— START Extracted text —
# Obedience Training???



## MrBentleysMom (Dec 19, 2007)

Well, I broke down and found a trainer to come into my home to work with Bentley. It had gotten to the point where I couldnt even walk around my house without him biting my ankles, feet, toes, pant. I couldnt pick him up without him biting my hands or lunging at my face. We had our first visit today. We got a referral from our vet. After one lesson, I am proud to say that this is going to help me have a nicer pup! He responded really well. The trainer basically taught me how to teach Bentley. Through body language, voice tones, and words. He has tried to bite me several times since the trainer left and as soon as I do what I was taught, Bentley stops and sits down! I am in shock at how much he listens after only one lesson! (This is proof that my Bentley is a "genious" dog...LOL)! Thanks for all of the advice and encouraging words. And for anyone who is considering an "in home" trainer, I would do it again in a second. It is well worth the $. I would like to put him into some doggy daycare a few times after he has finished all his shots so that he will learn how to socialize with other dogs. But we are off to a good start. And I am much relieved!!!


----------



## Bonnie's Mommie (Mar 2, 2006)

:aktion033: :aktion033: :aktion033: I'm so glad it worked for you! It worked for me, too. 
You just have to keep it up (or you'll end up like me. :brownbag: :brownbag: )


----------



## Tina (Aug 6, 2006)

:chili: :aktion033: ALRIGHT :aktion033: :chili:


----------



## Carla (Aug 30, 2005)

I'm happy to hear the training is working for you. It's so hard to believe that a cute, little, white ball of fur could be so irritating. But having those razor sharp teeth bite into you would do it for me. Obedience training is wonderful for you and your pup when it's done in a positive manner.

Carla & Shotzi


----------



## casa verde maltese (Apr 7, 2007)

:aktion033: :aktion033: :aktion033: :aktion033: 
I'm so GLAD you did this and it is working for you! You'll have a better behaved pooch and that will make life so much easier!!
Keep us updated on his progress!


----------



## Lennabella (Mar 29, 2007)

:aktion033: Yaayyyyy for Mr Bentley

They really are very smart


----------



## Ladysmom (Oct 19, 2004)

:chili: :chili: 

Good for Bentley! And for you for consulting a professional!

Yup, Malts are geniuses, aren't they? We're the ones who can be a little slow sometimes.


----------



## Moxie'smom (Dec 16, 2007)

Bentley "Good Boy!" 

Great to hear, It's amazing how when you learn to use your body and your voice, they all of a sudden listen to you. It's very simple actually.


----------



## sweetmoo (Dec 8, 2007)

Ok so what it the trick I have a baby also who likes to bite my pant legs when ever I move. she also likes to bite my hands when I pic her up . although not as much as she once was but still quite a bit. I would get a trainer but I'm sure that's very expensive. and I can't afford it at this time. so any help or suggestions that will get her to listen better would be wonderful. Sherrie


----------



## MrBentleysMom (Dec 19, 2007)
— END Extracted text —
— START Data lines —
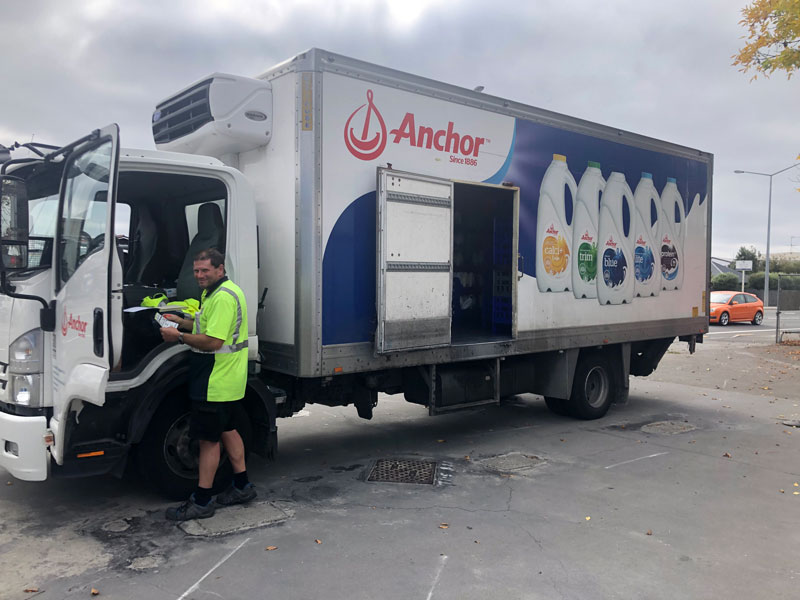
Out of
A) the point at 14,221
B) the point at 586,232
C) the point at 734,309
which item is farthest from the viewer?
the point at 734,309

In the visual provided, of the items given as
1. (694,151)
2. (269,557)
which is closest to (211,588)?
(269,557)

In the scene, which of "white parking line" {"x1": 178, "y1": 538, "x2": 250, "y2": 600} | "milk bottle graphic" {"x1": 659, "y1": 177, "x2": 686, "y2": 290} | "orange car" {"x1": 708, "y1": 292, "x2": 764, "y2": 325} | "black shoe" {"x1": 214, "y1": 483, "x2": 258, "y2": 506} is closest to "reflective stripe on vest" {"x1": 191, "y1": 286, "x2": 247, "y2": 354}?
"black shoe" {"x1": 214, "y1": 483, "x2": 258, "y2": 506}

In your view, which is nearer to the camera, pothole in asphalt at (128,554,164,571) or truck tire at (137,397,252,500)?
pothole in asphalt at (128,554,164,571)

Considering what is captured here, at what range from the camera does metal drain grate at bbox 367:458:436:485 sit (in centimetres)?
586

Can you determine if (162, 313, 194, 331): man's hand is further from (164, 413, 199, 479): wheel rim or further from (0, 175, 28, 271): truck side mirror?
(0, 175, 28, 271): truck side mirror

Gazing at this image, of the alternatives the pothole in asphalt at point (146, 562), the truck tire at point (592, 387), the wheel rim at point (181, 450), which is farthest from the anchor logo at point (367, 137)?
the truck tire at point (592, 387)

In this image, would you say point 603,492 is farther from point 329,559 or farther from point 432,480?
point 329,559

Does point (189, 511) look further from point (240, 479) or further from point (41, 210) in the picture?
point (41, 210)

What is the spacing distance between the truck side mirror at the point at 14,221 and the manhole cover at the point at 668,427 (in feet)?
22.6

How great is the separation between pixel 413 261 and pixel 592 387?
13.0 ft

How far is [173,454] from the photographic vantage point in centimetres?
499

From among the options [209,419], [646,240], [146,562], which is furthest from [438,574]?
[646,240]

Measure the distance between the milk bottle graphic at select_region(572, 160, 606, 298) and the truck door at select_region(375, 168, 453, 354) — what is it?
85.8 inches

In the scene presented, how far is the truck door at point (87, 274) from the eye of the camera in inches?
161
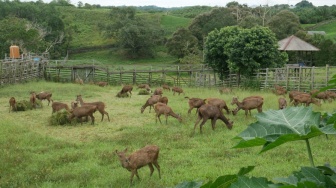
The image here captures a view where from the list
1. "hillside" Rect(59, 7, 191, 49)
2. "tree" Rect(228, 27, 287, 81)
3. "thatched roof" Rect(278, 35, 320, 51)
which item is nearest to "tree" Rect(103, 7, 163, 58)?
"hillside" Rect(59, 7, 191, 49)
— END Data lines —
— START Data lines —
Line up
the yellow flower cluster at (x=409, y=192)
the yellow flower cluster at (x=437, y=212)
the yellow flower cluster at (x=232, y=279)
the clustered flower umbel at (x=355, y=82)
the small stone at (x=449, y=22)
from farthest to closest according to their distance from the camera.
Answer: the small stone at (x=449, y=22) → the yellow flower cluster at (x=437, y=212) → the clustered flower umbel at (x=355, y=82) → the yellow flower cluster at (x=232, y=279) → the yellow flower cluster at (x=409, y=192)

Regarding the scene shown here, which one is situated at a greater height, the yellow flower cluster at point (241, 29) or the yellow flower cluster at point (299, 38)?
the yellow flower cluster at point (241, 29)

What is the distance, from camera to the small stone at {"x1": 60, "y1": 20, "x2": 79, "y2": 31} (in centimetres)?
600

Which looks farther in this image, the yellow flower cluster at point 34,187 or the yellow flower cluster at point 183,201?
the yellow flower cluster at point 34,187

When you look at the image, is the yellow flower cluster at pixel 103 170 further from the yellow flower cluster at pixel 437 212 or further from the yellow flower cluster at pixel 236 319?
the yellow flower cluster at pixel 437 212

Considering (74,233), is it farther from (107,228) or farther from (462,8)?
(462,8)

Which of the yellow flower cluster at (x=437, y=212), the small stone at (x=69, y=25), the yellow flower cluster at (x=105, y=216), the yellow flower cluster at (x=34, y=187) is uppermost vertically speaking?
— END Data lines —
Problem requirements ->
From the obedience training thread above, return the passage starting at "## Moxie'smom (Dec" and ending at "(Dec 8, 2007)", copied word for word.

Result ->
## Moxie'smom (Dec 16, 2007)

Bentley "Good Boy!" 

Great to hear, It's amazing how when you learn to use your body and your voice, they all of a sudden listen to you. It's very simple actually.


----------



## sweetmoo (Dec 8, 2007)